Алестар низко поклонился и устроился в кресле, бросив взгляд на стопку табличек. Все хорошо знакомо: расчеты с Маравеей за поставки водорослей и шкур салту.

- Вот, - пошутил отец, - торгую плодами твоей охоты. Надо бы ставить на шкуры особое клеймо и продавать дороже. Сам наследник Акаланте лоур приложил.

- Еще скажи - хвостом поработал, - фыркнул Алестар. - Отец, а подождать это не могло? Я бы вечером все проверил и отправил.

- Невелик труд, - вздохнул тот. - А я так скучаю по делам… Алестар, мальчик мой, ты же все решил на сегодня, верно?

- Разумеется. Я буду смирно глядеть на Гонки сверху, не беспокойся.

Пожалуй, усмешка вышла горьковатой - отец сочувственно покачал головой.

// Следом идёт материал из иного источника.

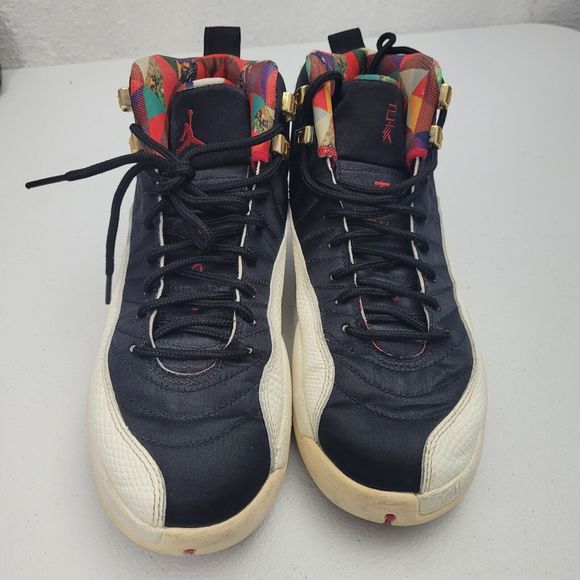 jordan 12 retro chinese new year 2019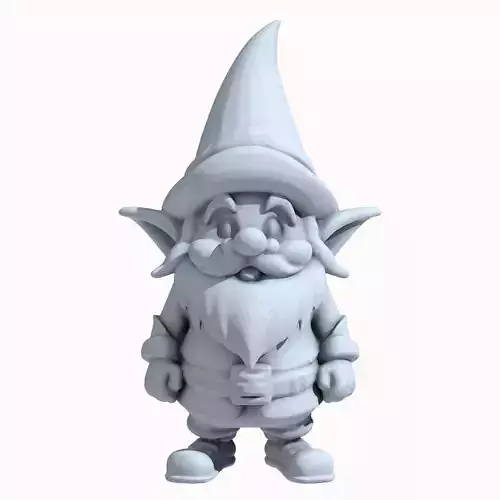 Cute Gnome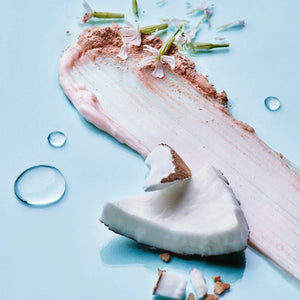 Coconut Clay Cleansing Foam 150ml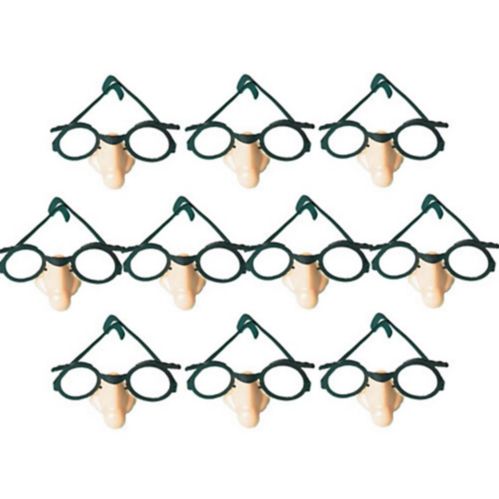 Funny Glasses, 10-pk Product image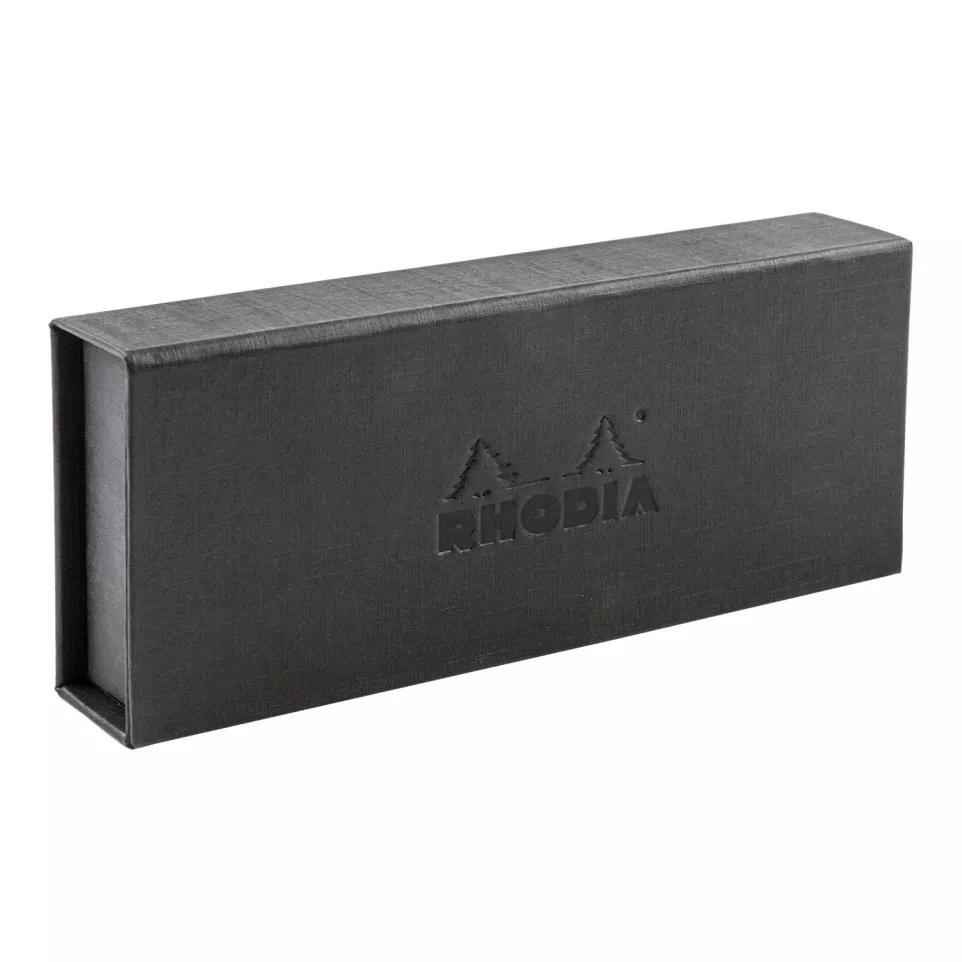 RH CUTIE CADOU PENTRU STILOU RHODIA SCRIPT 9334GIFTC [1]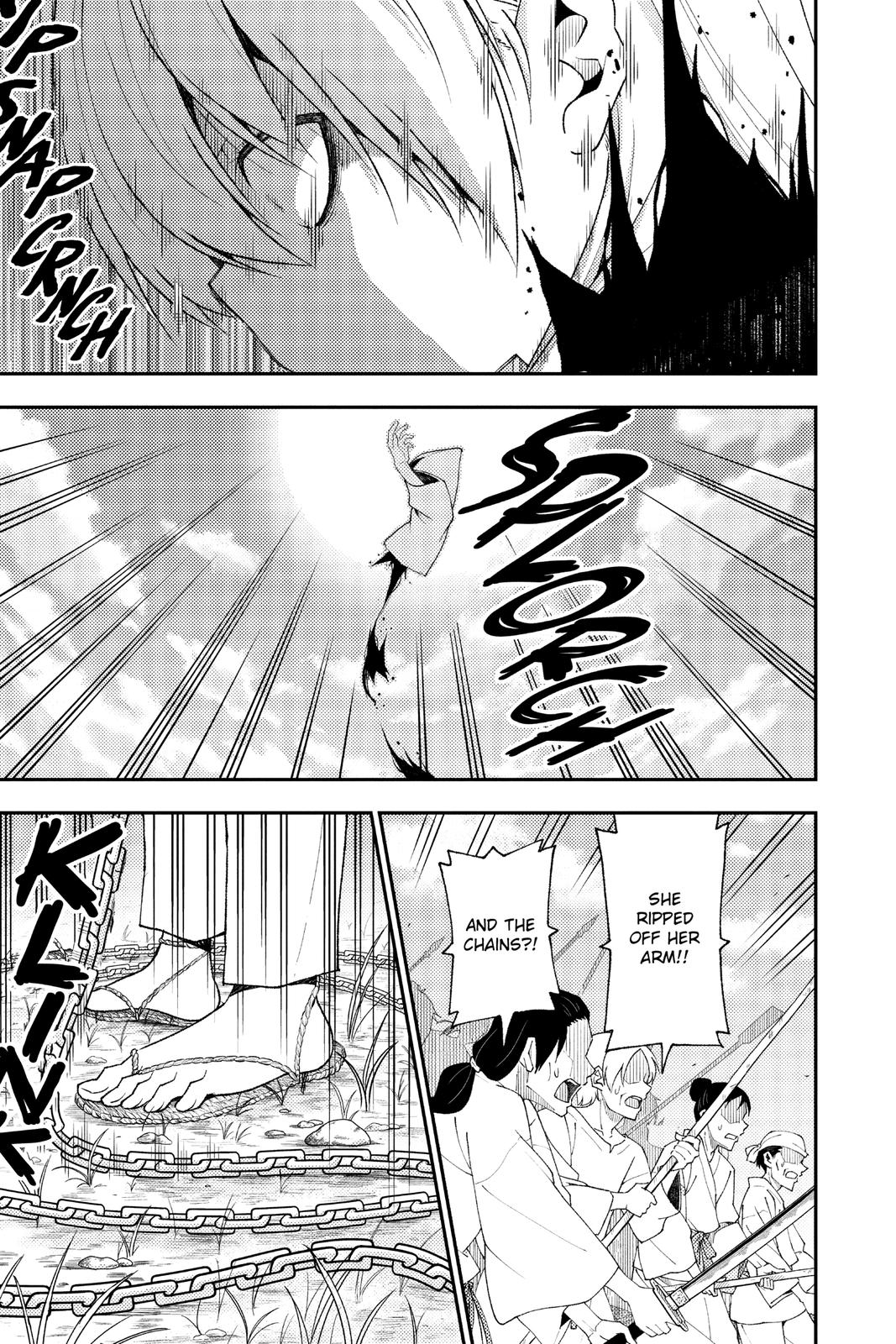 Tonikaku Kawaii Chap 147.3 - Next Chap 148.3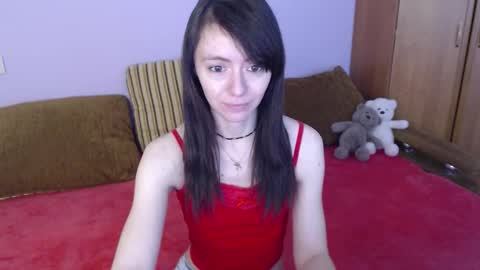Snapshot of lina_rouge_ chatting on 03.17.26 Lina Rouge online show from 03.17.26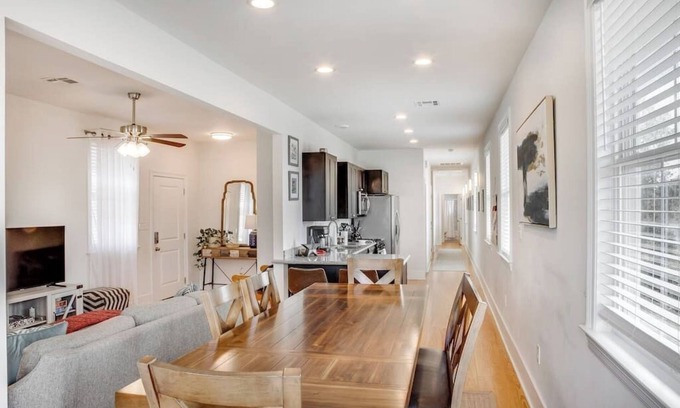 Faubourg Livaudais Haus | NOLA Sanctuary Summar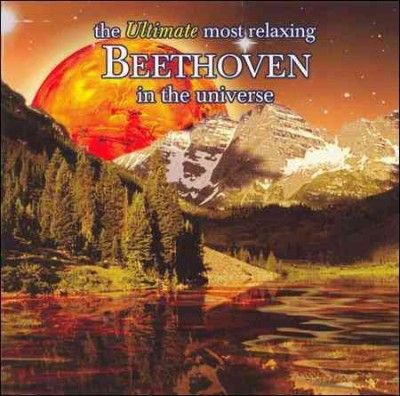Various - Ultimate Most Relaxing Beethoven In T (CD)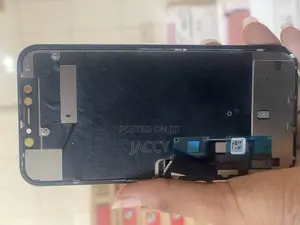 iPhone Xr Phone Screen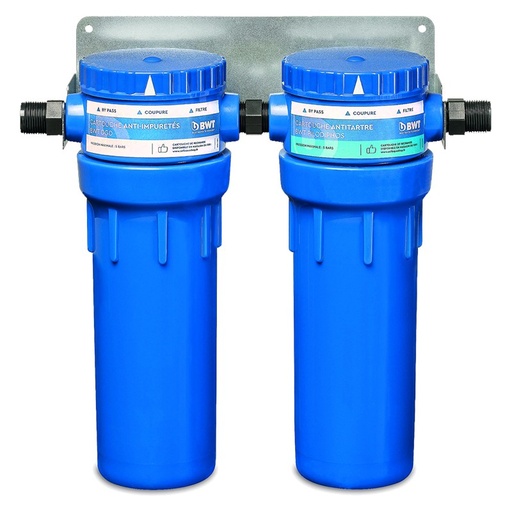 [S1010079] Filtre PILODIPHOS PAP anti-tartre et anti-impuretés BWT
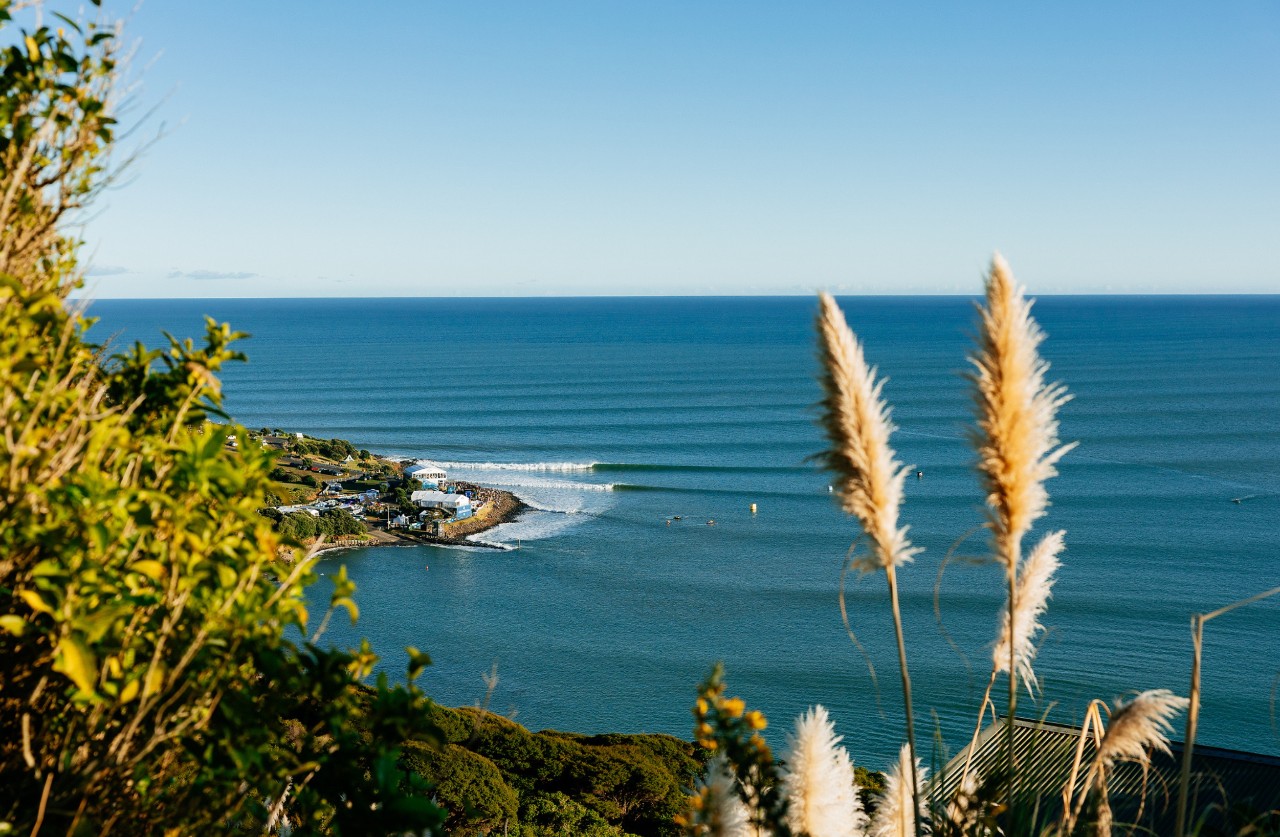 WSL Returns To Raglan In 2027 | Swellnet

- Мне жаль, поверь. Алестар, я помню, как ты хотел Золотой Жемчуг. Мне очень жаль…

- Отец…

Алестар все-таки запнулся, глядя на постаревшее, почти изможденное лицо, всегда исполненное мудрости и величия, готовое к ласковой улыбке или заботливой строгости. Вместо слов, рвущихся изнутри, выскользнул из своего кресла и опустился к отцовскому, взял сухую костистую руку и прижался лицом к ладони.

- Отец… - сказал все-таки негромко, выбирая слова так же тщательно, как выбирал бы сбрую для последнего заплыва. - Весь жемчуг мира не стоит твоего здоровья. Это же просто игра - ты сам так всегда говорил.

- Мало ли что я говорил…

Вторая рука ласково провела по его волосам.

- Я бы гордился тобой, мальчик мой. Очень гордился, не сомневайся. Но сейчас я горжусь больше. Ты все-таки стал взрослым - теперь я спокоен. Ну, плыви… Конечно, ты хочешь показать Гонки нашей гостье?